[WHAT TO DO]
(a) According to the article on Toronto's condo market, how many unsold pre-construction condominiums did the Bank of Canada report?
(b) Pick up the article on Toronto's condo market where it stops and continue writing it.

[GIVEN PASSAGE]

════════════════

Tag Archives: residential building
Is Toronto’s condo market at a crossroads?
Mega-projects and towers flood city despite growing concerns
Russ Blinch – Reuters
Barry Fenton walked to the bank of floor-to-ceiling windows in his 30th-floor uptown Toronto penthouse suite and declared, “This is the best view of the city.”
To the south, a mass of steel-and-glass skyscrapers glinted in the bright autumn sun. Several cranes were in motion on unfinished buildings, a common sight in a city in the midst of a residential building boom.
“If you look around the core, every building you look at has a different look to it, a different ambience,” said the energetic co-founder of Lanterra Developments, one of the city’s most active builders. “That’s important.”
Mr. Fenton, 56, says he is confident the city’s condominium market will remain strong – despite warnings that it is all moving too far, too fast – and has an ambitious lineup for future development. And he is not alone in his optimism.
Toronto’s seams are bursting with new condo and hotel towers designed by star architects like Frank Gehry and built by famed developers like Donald Trump.
But Mr. Fenton and others face formidable obstacles: an infrastructure buckling under soaring density rates, the laws of supply and demand and preservationists who says too many new towers are destroying the city’s character.
Canada’s central bank drew a bead on the city of 2.6 million this month in its weighty “Financial System Review,” warning of “potential future supply imbalances” in the condo market.
The Bank of Canada noted that the number of unsold condominiums in pre-construction has doubled, to 14,000, over the past year.
Greater Toronto home sales have slowed after years of steady increases. Sales fell 16% in November from the same month a year ago, according to the Toronto Real East Board. So far, however, prices are flattening, not falling, as some analysts have predicted.

════════════════

[LISTING]
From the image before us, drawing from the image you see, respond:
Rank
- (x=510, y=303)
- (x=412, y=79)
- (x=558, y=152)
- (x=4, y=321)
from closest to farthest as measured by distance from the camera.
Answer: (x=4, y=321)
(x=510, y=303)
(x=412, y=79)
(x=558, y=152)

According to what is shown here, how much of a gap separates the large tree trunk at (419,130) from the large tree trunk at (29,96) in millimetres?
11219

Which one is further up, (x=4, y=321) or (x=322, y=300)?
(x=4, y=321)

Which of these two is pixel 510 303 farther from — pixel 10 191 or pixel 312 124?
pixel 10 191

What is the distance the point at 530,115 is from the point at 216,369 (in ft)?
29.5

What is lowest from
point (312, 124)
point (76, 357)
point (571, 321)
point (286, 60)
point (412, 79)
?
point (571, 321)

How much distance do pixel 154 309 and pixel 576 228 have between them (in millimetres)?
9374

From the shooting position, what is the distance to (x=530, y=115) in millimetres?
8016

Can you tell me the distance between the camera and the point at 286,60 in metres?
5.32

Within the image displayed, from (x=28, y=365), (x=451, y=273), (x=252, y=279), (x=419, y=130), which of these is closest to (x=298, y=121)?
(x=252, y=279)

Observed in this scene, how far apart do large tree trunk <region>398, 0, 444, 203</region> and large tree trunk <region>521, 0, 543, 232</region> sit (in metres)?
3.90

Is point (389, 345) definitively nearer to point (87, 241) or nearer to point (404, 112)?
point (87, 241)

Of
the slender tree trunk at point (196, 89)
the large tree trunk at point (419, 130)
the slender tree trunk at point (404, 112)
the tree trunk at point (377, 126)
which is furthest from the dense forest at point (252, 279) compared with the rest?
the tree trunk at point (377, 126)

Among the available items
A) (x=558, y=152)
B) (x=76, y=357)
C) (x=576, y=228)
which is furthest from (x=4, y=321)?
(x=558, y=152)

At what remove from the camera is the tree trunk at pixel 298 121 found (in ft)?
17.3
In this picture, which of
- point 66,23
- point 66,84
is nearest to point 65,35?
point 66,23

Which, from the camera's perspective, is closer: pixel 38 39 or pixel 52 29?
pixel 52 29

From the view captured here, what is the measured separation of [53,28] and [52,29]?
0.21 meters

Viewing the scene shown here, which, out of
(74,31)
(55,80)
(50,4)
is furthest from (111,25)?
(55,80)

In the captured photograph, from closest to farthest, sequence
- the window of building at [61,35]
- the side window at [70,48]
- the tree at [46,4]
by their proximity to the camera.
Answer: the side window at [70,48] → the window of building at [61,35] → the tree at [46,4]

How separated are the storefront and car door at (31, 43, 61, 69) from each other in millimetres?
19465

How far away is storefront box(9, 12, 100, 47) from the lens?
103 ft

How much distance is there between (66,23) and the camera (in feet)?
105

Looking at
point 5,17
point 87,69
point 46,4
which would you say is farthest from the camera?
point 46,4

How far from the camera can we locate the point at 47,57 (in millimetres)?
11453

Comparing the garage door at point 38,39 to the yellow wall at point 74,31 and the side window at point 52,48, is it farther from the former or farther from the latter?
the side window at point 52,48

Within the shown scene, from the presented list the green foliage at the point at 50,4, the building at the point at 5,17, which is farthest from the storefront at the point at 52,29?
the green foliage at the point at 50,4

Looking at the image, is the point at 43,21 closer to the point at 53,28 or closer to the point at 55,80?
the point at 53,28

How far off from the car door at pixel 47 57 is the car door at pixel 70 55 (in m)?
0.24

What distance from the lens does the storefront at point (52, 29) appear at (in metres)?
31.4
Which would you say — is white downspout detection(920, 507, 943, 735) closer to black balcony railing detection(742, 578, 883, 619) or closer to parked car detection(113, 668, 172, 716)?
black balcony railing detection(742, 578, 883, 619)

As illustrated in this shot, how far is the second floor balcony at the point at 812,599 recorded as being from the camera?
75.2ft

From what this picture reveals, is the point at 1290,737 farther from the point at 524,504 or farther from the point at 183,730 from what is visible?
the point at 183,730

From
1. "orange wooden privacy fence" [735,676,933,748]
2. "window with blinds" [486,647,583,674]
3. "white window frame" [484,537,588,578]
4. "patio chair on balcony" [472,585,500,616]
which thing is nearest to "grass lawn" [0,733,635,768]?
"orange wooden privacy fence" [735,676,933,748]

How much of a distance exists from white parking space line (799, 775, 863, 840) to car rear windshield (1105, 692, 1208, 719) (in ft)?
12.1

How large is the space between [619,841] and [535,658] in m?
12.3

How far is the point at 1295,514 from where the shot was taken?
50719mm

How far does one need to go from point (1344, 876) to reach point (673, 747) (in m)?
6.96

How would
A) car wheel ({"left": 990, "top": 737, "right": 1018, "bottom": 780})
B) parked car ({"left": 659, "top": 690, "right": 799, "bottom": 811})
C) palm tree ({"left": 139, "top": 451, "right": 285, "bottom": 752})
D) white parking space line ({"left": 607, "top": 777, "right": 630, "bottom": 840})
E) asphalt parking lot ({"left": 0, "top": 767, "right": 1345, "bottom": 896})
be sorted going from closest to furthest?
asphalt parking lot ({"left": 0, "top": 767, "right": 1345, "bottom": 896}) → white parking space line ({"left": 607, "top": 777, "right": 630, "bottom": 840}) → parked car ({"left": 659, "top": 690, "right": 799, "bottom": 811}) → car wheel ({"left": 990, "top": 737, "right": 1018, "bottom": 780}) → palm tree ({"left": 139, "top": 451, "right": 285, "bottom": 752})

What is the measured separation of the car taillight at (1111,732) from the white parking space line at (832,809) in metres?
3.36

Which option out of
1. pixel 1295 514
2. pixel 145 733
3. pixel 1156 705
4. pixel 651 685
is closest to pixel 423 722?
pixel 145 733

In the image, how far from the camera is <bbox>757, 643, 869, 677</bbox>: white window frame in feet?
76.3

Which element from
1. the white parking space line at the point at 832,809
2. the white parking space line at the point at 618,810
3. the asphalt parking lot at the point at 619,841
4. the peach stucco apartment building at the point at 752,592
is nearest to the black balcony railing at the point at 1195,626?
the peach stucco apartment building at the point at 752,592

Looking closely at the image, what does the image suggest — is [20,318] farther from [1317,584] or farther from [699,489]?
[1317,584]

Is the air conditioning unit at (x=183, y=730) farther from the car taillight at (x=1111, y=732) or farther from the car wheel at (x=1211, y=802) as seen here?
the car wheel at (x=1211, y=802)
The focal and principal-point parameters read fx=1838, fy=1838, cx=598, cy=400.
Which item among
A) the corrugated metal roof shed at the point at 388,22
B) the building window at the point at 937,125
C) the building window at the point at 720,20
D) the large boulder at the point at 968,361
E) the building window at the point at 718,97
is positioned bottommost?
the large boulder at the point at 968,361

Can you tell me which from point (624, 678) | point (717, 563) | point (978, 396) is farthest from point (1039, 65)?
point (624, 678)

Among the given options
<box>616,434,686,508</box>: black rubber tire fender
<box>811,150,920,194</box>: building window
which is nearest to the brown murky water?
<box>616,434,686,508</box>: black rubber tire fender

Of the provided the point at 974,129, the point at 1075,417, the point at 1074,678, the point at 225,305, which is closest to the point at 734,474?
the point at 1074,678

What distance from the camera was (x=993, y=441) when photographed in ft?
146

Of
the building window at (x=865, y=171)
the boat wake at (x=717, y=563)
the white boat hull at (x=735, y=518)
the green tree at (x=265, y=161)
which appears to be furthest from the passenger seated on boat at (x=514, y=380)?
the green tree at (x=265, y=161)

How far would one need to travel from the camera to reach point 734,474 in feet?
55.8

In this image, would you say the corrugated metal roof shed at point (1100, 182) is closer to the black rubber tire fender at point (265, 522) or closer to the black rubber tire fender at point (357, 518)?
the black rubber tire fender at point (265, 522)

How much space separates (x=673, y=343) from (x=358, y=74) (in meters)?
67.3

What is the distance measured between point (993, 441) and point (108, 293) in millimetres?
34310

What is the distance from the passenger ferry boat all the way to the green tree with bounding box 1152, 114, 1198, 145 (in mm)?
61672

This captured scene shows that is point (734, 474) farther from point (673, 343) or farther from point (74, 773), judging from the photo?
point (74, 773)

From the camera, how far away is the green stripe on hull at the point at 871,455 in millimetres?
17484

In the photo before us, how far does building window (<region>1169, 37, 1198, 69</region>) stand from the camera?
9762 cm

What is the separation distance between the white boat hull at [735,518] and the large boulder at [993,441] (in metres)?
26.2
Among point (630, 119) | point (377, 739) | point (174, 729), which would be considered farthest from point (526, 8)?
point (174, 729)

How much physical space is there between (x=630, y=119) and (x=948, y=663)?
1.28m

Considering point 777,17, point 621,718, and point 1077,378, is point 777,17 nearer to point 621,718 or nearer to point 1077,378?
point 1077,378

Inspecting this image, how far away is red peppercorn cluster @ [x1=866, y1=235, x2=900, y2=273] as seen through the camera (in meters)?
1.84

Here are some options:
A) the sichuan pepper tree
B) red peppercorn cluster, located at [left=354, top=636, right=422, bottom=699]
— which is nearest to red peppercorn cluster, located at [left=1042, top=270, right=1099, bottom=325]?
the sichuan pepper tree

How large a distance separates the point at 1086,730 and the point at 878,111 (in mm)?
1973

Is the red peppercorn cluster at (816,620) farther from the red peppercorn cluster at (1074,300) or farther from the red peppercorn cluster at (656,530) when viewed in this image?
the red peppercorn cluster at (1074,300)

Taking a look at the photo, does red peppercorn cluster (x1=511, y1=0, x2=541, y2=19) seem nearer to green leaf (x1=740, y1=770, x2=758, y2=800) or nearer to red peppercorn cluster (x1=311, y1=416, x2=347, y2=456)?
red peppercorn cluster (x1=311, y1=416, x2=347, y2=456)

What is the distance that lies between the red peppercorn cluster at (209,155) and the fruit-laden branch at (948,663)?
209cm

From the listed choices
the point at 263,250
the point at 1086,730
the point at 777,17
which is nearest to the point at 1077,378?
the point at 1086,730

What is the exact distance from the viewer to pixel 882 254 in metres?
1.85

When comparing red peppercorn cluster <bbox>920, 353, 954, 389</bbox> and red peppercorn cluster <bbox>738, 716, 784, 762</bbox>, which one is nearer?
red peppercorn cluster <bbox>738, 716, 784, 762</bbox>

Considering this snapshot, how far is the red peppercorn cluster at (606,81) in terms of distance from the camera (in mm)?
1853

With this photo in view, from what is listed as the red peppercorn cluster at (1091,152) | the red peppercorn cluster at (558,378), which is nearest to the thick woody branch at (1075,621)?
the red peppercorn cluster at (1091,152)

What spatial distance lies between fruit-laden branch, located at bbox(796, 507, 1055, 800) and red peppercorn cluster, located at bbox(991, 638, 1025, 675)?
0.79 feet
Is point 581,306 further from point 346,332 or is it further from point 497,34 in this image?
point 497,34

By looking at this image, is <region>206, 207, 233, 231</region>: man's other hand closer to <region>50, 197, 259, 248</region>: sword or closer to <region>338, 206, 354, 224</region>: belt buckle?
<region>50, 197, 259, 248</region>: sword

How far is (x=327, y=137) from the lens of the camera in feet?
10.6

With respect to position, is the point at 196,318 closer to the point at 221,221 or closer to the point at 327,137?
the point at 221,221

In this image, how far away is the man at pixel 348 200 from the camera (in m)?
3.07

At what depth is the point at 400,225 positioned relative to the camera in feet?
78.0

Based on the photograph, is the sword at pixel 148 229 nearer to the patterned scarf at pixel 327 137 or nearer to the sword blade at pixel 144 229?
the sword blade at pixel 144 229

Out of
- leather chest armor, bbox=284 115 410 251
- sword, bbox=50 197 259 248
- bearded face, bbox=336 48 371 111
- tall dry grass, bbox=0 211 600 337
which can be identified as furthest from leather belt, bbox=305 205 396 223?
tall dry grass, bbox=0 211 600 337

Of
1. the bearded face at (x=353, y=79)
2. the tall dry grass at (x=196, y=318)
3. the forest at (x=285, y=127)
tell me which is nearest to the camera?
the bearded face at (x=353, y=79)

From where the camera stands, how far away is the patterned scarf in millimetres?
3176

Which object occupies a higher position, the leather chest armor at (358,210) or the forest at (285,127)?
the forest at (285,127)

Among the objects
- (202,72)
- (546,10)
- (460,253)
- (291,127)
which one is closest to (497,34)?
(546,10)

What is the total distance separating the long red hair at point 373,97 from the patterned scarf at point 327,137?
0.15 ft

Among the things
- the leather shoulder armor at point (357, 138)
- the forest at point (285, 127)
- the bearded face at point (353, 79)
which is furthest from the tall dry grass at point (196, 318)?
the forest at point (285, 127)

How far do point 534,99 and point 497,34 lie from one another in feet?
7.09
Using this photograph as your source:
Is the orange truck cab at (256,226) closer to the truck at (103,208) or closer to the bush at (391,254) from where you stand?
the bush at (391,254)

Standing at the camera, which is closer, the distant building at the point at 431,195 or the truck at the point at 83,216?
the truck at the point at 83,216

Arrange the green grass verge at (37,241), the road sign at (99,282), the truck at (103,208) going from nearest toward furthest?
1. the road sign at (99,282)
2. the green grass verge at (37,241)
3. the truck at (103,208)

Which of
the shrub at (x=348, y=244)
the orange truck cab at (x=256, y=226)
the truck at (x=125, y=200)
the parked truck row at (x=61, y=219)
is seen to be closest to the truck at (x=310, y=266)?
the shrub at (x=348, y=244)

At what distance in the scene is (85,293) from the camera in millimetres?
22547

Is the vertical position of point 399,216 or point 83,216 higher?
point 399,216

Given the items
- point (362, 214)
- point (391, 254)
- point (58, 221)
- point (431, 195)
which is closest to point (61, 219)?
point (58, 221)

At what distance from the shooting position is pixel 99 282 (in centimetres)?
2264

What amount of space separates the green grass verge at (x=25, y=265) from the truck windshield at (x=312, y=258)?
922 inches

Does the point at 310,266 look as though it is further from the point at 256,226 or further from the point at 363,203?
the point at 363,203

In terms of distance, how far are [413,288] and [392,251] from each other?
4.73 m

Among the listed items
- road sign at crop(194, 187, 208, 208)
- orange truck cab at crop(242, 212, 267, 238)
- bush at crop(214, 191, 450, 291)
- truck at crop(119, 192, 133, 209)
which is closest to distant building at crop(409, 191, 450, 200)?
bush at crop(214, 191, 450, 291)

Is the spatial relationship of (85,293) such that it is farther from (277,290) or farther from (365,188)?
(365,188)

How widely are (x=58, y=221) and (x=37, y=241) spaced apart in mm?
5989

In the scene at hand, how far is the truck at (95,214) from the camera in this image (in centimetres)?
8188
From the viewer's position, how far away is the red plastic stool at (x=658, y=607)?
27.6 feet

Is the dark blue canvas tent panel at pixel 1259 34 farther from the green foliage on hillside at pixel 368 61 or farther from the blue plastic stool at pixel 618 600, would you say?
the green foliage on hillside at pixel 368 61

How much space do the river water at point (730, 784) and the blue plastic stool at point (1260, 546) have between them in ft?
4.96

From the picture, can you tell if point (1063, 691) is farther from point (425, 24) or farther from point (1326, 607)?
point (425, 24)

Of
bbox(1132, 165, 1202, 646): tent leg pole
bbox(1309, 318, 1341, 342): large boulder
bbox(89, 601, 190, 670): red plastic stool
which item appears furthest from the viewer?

════════════════

[OUTPUTS BY TASK]
(a) 14,000, double the number of a year earlier.

(b)
In defiance of warnings by the central bank and economists, two mega-projects were unveiled within days of each other in October – a three-tower condo complex to be designed by Gehry and a multi-tower office project that includes a massive casino.
RACE TO THE TOP
More skyscrapers – 147 of them – are being built in Toronto than anywhere in North America, according to Emporis, the German data provider. That is twice as many as in New York, a city with about three times the population.
Toronto is getting taller fast. Fifteen buildings that will be more than 150 meters high are under construction, more than anywhere in the western hemisphere.
The recently completed Trump International Hotel topped out at 277 meters, just shy of Toronto’s tallest skyscraper, the 72-story First Canadian Place, which is 298 meters. That height could be exceeded by a couple of major projects on the drawing boards, including the Mirvish project.
(The city’s tallest freestanding structure, however, is the CN Tower, which soars over Toronto at 553 meters.)
“Toronto is creating a very sustainable future by building condos downtown,” said Daniel Libeskind, the American architect, who was in Toronto in October for a ceremony for one of his latest projects, the 57-story L Tower, with its sweeping, curvaceous, design that rises above the city’s modernist Sony Center for Performing Arts.
“It fights urban sprawl and brings people into the heart of the city.”
While building in big American cities and in Western Europe cratered following the financial crisis four years ago, Toronto never stopped booming. Demand for residential space has been strong, and while the office market has also been healthy, most of the new developments have been for condo projects.
Lanterra’s Mr. Fenton said his company has built some 9,000 condominium units in Toronto over the past 10 years and now has “in the hopper” up to 6 million square feet of property in downtown Toronto that is being rezoned for new projects.
Lanterra gained prominence over the past five years for the development of Maple Leaf Square, which included two condo towers, a hotel and office space, near the city’s hockey shrine, Air Canada Center, on land that had sat vacant for years.
Now it is “one of the hottest places to be,” said Mr. Fenton.
“ONE TOWER LEADS TO ANOTHER”
Some worry that Toronto can’t handle much more development.
Despite decades of debate about transportation policy, Toronto has just two subway lines, a fleet of charming but lumbering streetcar lines and crumbling roadways.
Commuters in Toronto spend at least 80 minutes in traffic a day, on average – worse than what commuters face in London or Los Angeles – according to the Toronto Board of Trade.
Toronto’s City Planning Department did not respond to numerous requests for comment.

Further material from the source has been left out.